### Problems and tasks
**A.** Answer these questions about the blog post:
(i) How many short stories is the writer failing to finish?
(ii) What does the writer compare the stories thunking around in their head to?
(iii) In which month did the writer finally complete the piece submitted to Windhover?
**B.** Identify every line in the rows that contains the word "paneling", and copy each one.

### Selected extract
━━━━━━━━

Tuesday, December 1, 2009

I Can't Finish Anything

Not only did I fail at finishing NaNoWriMo, I'm also in the process of failing at finishing three - count 'em, three - short stories.

All three of these stories have been thunking around in my head like sneakers in the washing machine since the summer and suddenly they all have beginnings. Not brilliant beginnings, but beginnings all the same. The middles and ends have yet to be formed, though. I wonder if anyone else has this process? I have bits and pieces littering my brain and journal pages and papers all over the place and it takes forever for them to form into complete entities.

The piece I submitted to Windhover (which you can see here) was an idea I had in January, wrote bits of in February, and finally made myself complete (partly because it was for an assignment) in April. I guess deadline is what I need, but even self-imposed deadlines have been a pain in the ass.

A lot of what I write about in my personal/idea journal is how I have a hard time writing. This really doesn't make much sense, since I'm writing about not writing, but when it's all you put on the page it's not much of anything is it? I'm sure reams of paper have been lost to such laments. I just really, really want to not be one of those people. Maybe it's inevitable though.

I'm having a hard time focusing my brain today. I ought to plan out posts like I ought to plan out stories, and be interesting and informative. Guess that'll have to come with the stories.

━━━━━━━━

### Material for this task

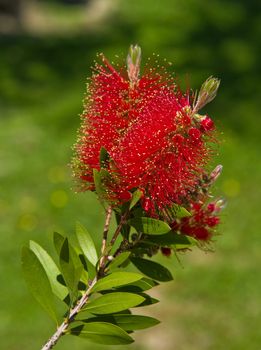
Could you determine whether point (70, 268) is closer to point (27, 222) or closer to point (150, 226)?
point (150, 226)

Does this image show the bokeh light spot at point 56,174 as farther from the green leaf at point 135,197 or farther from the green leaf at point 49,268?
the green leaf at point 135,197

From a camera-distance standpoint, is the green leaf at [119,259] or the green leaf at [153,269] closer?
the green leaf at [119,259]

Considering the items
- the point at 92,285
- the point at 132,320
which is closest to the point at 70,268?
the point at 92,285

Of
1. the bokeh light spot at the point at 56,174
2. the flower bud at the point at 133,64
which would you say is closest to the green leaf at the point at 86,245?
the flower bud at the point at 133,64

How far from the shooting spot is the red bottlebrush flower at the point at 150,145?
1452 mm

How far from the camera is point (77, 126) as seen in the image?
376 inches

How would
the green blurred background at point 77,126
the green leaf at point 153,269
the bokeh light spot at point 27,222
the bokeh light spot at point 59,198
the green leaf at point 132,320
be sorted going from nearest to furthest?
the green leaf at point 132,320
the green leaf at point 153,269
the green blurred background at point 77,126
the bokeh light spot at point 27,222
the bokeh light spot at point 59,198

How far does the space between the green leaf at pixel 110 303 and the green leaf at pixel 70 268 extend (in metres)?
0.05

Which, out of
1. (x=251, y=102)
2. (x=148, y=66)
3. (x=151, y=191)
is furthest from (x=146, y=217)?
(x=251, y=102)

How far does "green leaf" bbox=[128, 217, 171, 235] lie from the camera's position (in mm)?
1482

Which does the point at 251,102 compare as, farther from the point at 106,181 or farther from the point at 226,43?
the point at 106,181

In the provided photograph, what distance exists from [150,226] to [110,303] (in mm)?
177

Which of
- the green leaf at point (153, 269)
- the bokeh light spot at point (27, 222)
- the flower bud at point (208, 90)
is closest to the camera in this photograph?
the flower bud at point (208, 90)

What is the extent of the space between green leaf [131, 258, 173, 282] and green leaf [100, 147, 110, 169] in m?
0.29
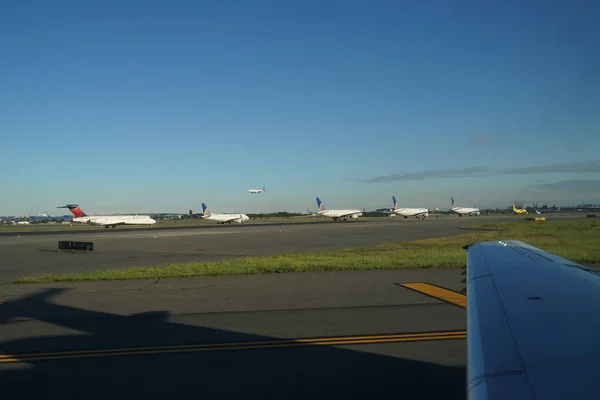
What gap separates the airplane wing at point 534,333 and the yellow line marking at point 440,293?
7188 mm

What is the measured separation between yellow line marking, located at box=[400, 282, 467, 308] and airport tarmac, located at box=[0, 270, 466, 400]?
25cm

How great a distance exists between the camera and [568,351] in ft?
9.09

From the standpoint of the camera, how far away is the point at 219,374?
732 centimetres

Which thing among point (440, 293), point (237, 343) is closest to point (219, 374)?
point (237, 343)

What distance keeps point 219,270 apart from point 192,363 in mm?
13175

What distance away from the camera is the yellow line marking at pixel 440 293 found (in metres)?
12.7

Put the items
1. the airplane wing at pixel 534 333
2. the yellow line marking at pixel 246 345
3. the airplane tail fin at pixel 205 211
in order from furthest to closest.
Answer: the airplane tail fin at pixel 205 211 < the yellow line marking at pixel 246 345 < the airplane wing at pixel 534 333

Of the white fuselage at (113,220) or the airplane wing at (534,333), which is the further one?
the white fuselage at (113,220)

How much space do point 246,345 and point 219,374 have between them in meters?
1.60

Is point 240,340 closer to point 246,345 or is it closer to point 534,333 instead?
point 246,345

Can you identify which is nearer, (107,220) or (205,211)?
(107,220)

━━━━━━━━

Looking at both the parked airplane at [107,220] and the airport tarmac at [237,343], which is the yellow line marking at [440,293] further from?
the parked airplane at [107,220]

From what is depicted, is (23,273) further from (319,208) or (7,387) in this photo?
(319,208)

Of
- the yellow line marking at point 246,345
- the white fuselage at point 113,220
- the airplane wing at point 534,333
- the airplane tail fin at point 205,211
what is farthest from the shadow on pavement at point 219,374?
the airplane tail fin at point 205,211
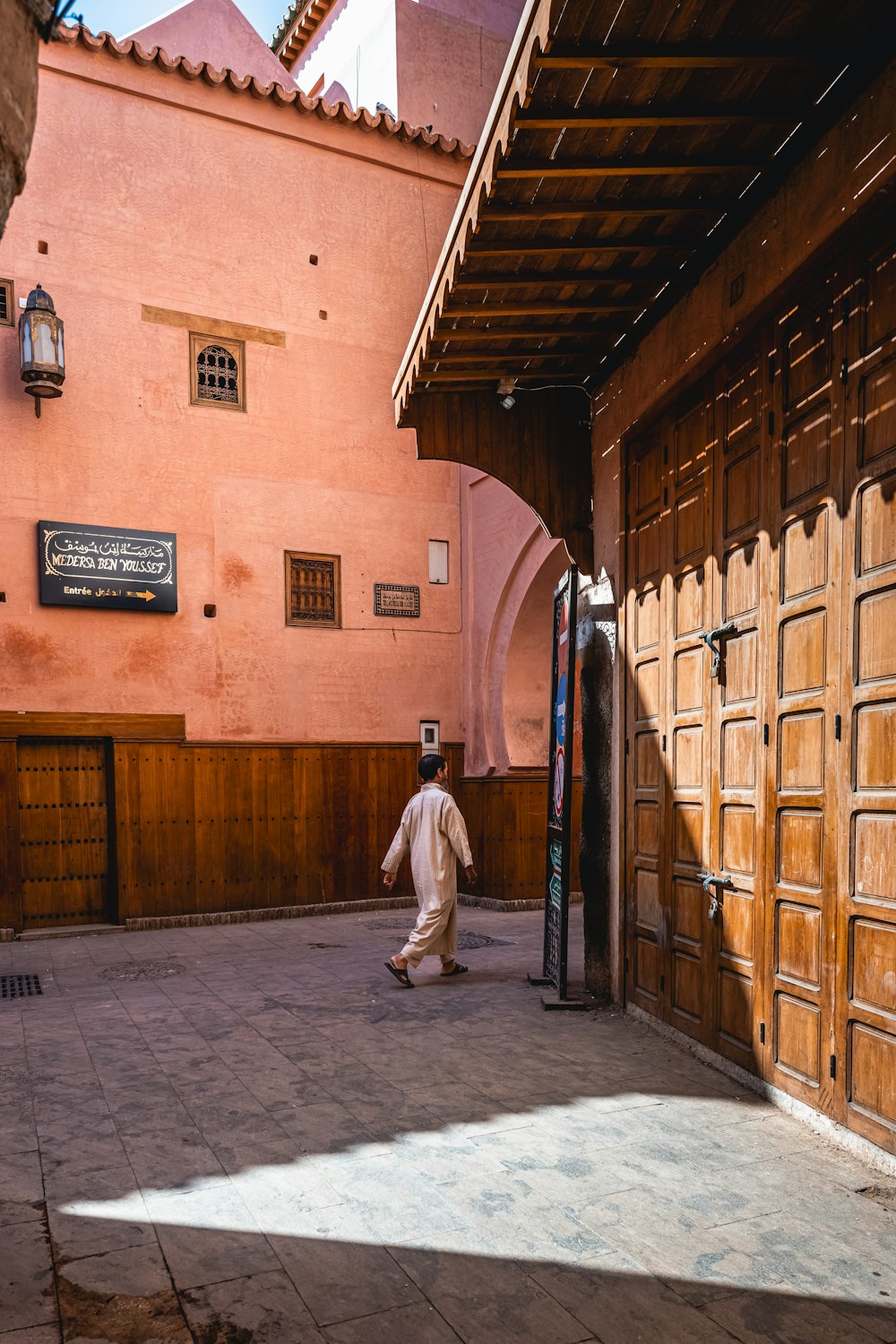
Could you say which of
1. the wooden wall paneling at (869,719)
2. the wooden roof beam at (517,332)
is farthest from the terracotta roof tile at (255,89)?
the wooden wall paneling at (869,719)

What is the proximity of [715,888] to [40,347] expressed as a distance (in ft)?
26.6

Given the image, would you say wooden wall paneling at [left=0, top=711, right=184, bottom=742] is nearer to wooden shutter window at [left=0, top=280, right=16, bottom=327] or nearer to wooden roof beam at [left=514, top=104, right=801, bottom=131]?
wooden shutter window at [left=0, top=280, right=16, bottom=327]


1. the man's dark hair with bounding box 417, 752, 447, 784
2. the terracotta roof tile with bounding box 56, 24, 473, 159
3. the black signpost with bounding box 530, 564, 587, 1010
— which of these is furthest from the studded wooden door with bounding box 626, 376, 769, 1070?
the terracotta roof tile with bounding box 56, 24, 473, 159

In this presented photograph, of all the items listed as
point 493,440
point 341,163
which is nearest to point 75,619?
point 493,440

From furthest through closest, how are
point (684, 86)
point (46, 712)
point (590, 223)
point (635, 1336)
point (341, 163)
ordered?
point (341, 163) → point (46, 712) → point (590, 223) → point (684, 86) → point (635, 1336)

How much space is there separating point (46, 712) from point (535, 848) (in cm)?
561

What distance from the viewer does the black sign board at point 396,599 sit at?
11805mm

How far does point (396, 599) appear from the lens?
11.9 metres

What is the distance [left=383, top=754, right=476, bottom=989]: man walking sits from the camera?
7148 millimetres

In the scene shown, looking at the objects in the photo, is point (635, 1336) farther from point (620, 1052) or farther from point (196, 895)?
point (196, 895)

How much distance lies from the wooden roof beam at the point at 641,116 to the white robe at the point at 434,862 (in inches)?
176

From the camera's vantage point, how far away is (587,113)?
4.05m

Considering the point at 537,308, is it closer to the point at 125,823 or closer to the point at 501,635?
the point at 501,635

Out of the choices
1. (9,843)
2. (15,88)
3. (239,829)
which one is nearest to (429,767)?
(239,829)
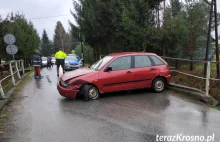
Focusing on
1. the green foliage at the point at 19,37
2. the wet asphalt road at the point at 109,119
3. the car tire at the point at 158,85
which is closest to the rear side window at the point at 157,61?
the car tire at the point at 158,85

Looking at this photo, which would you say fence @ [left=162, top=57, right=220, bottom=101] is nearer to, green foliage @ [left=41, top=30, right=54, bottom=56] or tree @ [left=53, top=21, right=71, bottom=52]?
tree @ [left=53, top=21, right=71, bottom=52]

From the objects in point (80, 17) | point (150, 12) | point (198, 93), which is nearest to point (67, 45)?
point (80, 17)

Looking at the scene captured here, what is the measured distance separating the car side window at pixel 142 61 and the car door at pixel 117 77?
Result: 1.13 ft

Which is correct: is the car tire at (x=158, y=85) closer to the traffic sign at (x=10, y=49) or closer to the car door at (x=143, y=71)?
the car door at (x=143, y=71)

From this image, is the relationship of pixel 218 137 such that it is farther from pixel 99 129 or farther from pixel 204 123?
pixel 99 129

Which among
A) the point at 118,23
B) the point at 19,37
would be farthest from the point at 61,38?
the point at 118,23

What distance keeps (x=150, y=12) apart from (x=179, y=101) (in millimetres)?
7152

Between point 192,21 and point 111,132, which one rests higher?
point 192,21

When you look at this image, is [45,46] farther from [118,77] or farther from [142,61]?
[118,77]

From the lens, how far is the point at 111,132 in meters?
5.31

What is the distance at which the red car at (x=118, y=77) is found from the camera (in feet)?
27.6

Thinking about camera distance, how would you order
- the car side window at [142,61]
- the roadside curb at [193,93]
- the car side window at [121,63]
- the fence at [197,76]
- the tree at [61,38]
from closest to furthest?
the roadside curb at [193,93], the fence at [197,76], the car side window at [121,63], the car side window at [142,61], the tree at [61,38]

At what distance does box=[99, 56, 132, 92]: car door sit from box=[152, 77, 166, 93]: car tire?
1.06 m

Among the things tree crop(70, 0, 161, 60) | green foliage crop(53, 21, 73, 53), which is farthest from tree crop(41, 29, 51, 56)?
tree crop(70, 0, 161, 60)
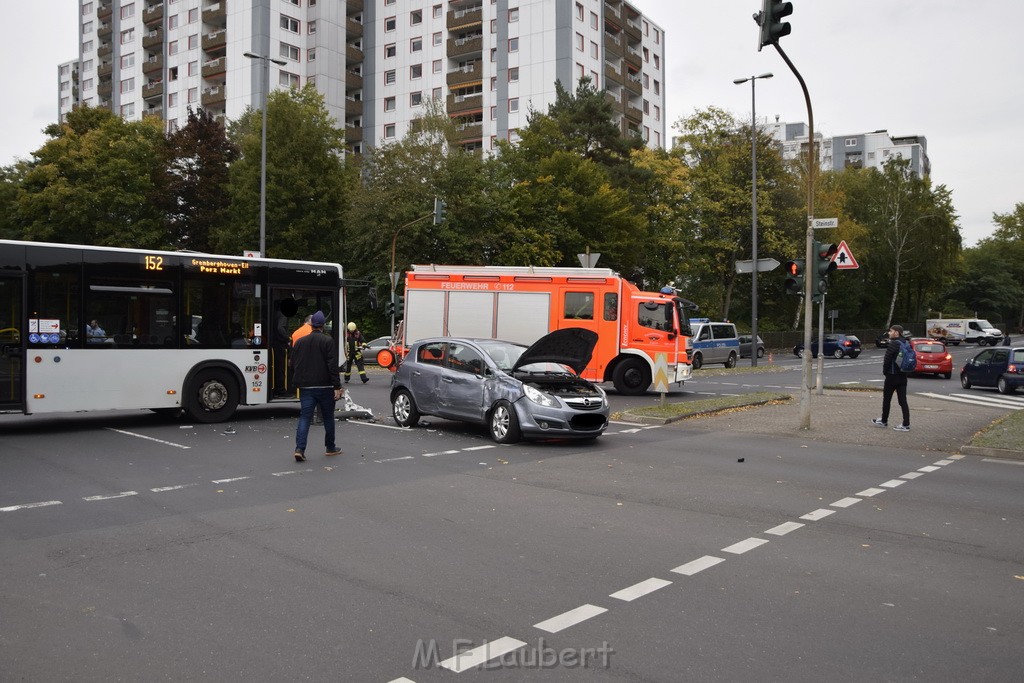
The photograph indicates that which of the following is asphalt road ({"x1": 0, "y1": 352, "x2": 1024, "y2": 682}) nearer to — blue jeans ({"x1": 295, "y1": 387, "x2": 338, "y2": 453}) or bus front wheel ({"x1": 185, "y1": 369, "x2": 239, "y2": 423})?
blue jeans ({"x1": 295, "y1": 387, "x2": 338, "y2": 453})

━━━━━━━━

### Solved tasks
**A.**
(i) Three
(ii) Sneakers in the washing machine
(iii) April

**B.**
1. the wooden wall paneling at (869,719)
the wooden wall paneling at (869,719)
Given the image, would you say wooden wall paneling at [left=0, top=711, right=184, bottom=742] is nearer to wooden shutter window at [left=0, top=280, right=16, bottom=327] or nearer to wooden roof beam at [left=514, top=104, right=801, bottom=131]?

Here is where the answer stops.